By: Kent Engelke | Capitol Securities

Markets were mixed Friday heading into this week’s FOMC meeting. White House turmoil was looked past and attention was focused on better than expected factory output and consumer sentiment.

Commenting about sentiment, confidence is now at the highest level since January 2004 with the sharpest gains coming from the lower third of the economy. Inflationary expectations are at a 3-year high of 2.9% versus the expected rate of 2.5%.

Inflation is a two part phenomenon. The first part is too much money chasing too few goods fearing higher prices tomorrow.

If inflationary expectations become unanchored, Treasury yields will rise, for such are already 1.25% to 1.5% lower based upon the historical relationship between the 10-year Treasury and real GDP. In other words, there is great confidence in the inflation fighting prowess of the Federal Reserve.

As noted above and speaking of the Fed, the two day meeting commences tomorrow. A 0.25% increase is expected. Will the Committee suggest the possibility of three more increases in 2018 for a total of four? As little as six weeks ago, the markets had not yet discounted two.

For what it is worth department, Larry Kudlow who is now head of the National Council of Economic Advisors, privately told the White House the economy is on the edge of 4% to 5% growth as the economy is on the “front edge of the biggest investment bomb in perhaps 30-40 years.”

Some may immediately dismiss this outlook as politically motivated, however, it is consistent with the outlook of JP Morgan and several Federal Reserve presidents as well as former FRB Chair Greenspan. The reason for this anticipated growth by all groups… tax and banking reform including the immediate expensing of capital goods spending, as well as the acceleration of monetary velocity.

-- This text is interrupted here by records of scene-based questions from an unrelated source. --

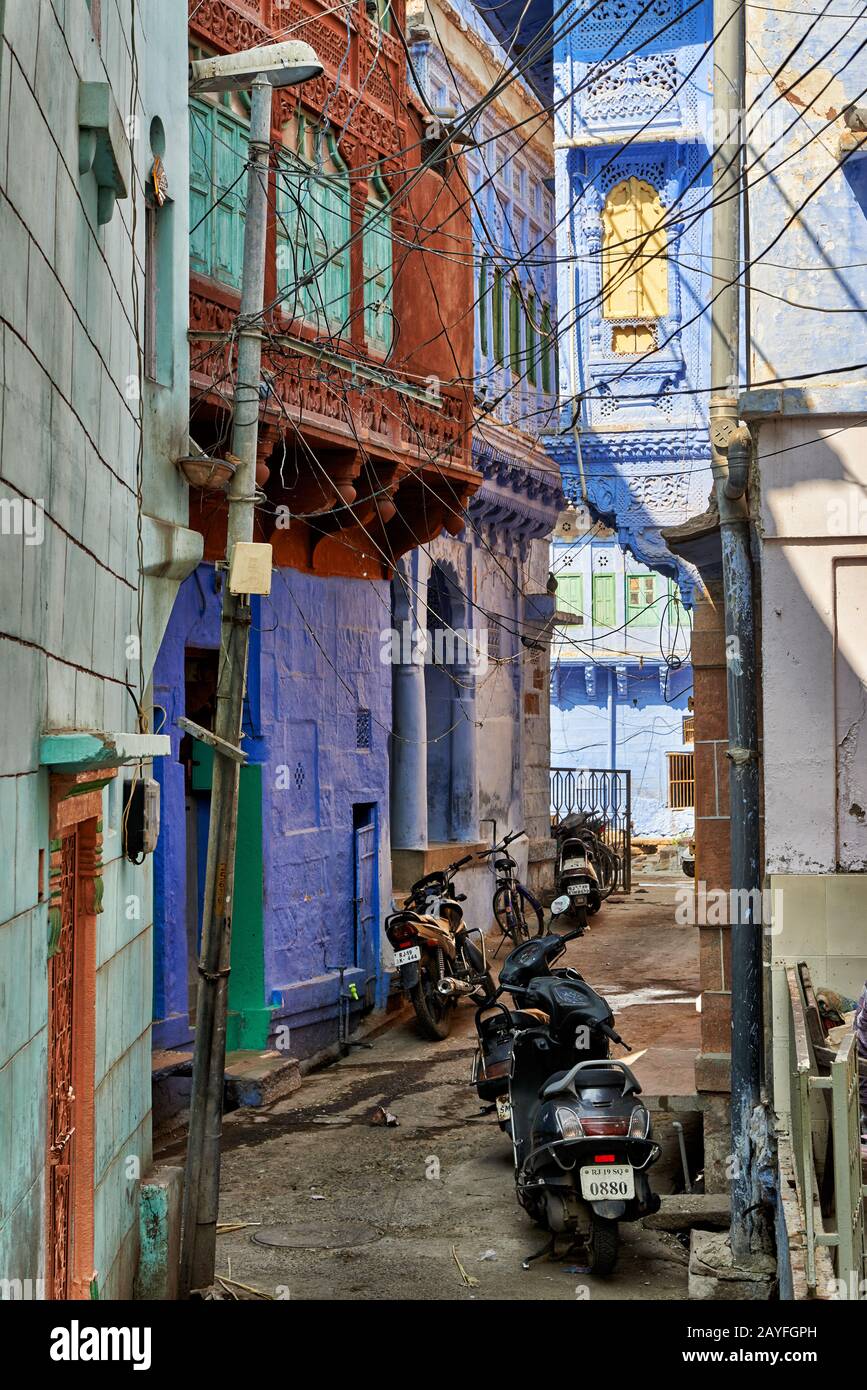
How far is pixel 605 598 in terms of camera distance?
132ft

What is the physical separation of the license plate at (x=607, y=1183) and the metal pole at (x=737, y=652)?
558mm

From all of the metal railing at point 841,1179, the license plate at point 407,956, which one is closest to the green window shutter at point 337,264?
the license plate at point 407,956

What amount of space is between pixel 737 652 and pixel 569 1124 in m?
2.61

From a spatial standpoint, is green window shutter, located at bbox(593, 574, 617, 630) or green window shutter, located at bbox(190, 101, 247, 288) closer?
green window shutter, located at bbox(190, 101, 247, 288)

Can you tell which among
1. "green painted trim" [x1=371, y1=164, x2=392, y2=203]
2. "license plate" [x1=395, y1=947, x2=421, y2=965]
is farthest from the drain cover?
"green painted trim" [x1=371, y1=164, x2=392, y2=203]

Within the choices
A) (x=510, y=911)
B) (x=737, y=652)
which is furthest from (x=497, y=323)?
(x=737, y=652)

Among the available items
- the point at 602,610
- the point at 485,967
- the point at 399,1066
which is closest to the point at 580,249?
the point at 485,967

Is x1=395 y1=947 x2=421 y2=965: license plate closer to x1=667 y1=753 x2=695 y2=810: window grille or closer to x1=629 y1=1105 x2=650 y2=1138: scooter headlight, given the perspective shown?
x1=629 y1=1105 x2=650 y2=1138: scooter headlight

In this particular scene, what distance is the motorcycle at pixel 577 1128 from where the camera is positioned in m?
8.05

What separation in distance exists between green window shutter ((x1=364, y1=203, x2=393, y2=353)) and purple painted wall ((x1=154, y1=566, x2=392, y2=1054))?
2.30m

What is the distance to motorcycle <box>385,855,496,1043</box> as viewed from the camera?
1383 cm

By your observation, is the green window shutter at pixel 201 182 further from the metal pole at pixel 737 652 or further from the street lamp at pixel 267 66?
the metal pole at pixel 737 652
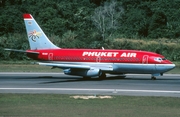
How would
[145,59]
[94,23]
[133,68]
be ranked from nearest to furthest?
[145,59]
[133,68]
[94,23]

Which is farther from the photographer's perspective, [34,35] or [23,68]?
[23,68]

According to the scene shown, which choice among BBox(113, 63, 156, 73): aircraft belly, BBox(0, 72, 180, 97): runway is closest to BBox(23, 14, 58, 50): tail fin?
BBox(0, 72, 180, 97): runway

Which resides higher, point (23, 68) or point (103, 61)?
point (103, 61)

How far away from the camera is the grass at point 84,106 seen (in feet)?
94.3

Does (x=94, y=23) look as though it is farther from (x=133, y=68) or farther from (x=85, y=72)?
(x=133, y=68)

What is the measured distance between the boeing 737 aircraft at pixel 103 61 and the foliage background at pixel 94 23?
29.4 m

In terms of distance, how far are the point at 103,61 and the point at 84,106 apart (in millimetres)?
22015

Changing topics, many times I have commented about market imbalances. Friday’s WSJ perhaps partially quantified these imbalances via the flow of funds. According to the WSJ, almost $5 billion has poured into tech focused funds this year. This figure represents half of what this group pulled in, in all of 2017. During January, the tech sector pulled in a record $3.7 billion, the greatest inflow for this sector (and any other sector) since March 2000.

The Journal reiterated that less than six companies are responsible for any 2018 S & P 500 gains. Without these gains this marquee index would be down almost into “corrective territory.” Wow!

Continuing with this theme, according to the Commerce Department, Internet sales account for about 10% total retail sales. These sales include purchases made from Walmart and any other companies that have an online presence.

One of the companies that has contributed to a large proportion of the S & P 500 advance is an online retailer. Amazon’s total sales are about 25% of that of Walmart, but Amazon is worth about three times more than Walmart. Walmart makes in a year what Amazon has made since it went public in 1997.

I ask is this sustainable? Perhaps the appropriate question is this rational given that companies are valued by corporate cashflow discounted by some interest rates? The growth rate is a minority factor in valuation formulas.

Speaking of growth, the Commerce Department states online sales grew by 9% in 2017. Overall, retail sales were up about 4.1%.

Some have stated indexing and technology based trading has created a more efficient and liquid market. I will argue it has created an imbalanced market that could be teetering like a pile of sand. What grain will cause the sand pile to topple?

Perhaps this week’s Fed meeting could be that grain of sand; the grain of sand that is really better than expected growth that generated demand pull and cost push inflation.

Last night the foreign markets were down. London was down 1.29%, Paris was down 0.74% and Frankfurt was down 0.91%. China was up 0.29%, Japan was down 0.90% and Hang Sang was up 0.04%.

The Dow should open moderately lower on a myriad of fears including monetary policy, trade and political tensions, potential large privacy violations from social media companies and technical trading patterns. The 10-year is off 6/32 to yield 2.87%.